Beatriz Sarlo militó a Juan José Saer. Desde su cátedra (en la UBA), desde su revista (Punto de vista), lo instaló como quien terminó siendo, gracias a esa operación, “el” escritor inevitable tras el ocaso de la larga gravitación-Borges.

“Fito fue no tan enteramente comprendido en sus hallazgos”, comenta González en tren de reivindicación militante. “Escribió novelas, hizo películas, hizo innumerables canciones desparejas. […] Es un poeta, un director de cine, un novelista. En ninguna de esas cosas es enteramente reconocido como tal. […] Fito es un gran poeta. Uno no puede ser un gran poeta si no puede encubrirse en aquello que lo castiga. Por eso me parece que Fito tiene que ser recobrado, reconstituido, porque él carga a Charly y a Spinetta”, concluye González, con quienes no podemos no coincidir si recordamos más de un puñado de versos memorables, su impar trayectoria como músico y una gran película injustamente olvidada, Vidas privadas (2001).

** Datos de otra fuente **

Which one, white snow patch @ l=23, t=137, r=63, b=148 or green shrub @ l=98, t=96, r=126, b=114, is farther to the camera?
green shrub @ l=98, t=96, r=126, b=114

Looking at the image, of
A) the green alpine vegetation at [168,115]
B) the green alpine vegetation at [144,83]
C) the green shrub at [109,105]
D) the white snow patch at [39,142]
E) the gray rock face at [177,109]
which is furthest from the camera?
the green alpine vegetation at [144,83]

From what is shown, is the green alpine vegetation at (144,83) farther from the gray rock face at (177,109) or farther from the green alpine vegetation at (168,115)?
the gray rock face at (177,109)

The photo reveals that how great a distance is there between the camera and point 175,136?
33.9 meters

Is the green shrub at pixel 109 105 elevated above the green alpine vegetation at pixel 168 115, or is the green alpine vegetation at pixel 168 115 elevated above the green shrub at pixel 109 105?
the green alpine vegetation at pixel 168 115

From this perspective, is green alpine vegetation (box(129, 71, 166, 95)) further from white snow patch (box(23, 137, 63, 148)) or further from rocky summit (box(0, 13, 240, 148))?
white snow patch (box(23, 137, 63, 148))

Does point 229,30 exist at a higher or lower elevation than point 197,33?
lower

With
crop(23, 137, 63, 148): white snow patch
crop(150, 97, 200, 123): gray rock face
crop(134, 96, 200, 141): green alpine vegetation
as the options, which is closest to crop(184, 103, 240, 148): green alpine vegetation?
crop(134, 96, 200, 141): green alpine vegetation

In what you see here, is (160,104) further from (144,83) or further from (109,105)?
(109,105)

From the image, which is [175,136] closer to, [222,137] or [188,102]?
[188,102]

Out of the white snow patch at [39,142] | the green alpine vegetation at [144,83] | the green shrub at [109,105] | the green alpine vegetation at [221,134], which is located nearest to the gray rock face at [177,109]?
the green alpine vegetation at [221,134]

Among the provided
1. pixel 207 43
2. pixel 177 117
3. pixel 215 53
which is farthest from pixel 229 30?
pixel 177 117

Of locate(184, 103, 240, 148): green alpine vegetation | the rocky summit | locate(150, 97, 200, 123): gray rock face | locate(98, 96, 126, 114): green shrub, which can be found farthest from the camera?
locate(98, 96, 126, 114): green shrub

En sentidas palabras de despedida, Beatriz Sarlo escribió que Horacio González fue para ella “el polemista implícito que yo tenía, mi interlocutor ideal. Fuimos como los dos teólogos del cuento de Borges que se pasaron la vida discutiendo y, al llegar al paraíso, se dieron cuenta de que eran la misma persona”.

¡Quién pudiera que lo recuerden como Sarlo a Horacio!

Después de ver Canción sobre canción, una vindicación de Fito como poeta, cineasta y músico, un acto militante de dos entrañables amigos, no cabe más que decir: ¡Quién pudiera que lo recuerden como Horacio y Liliana a Fito!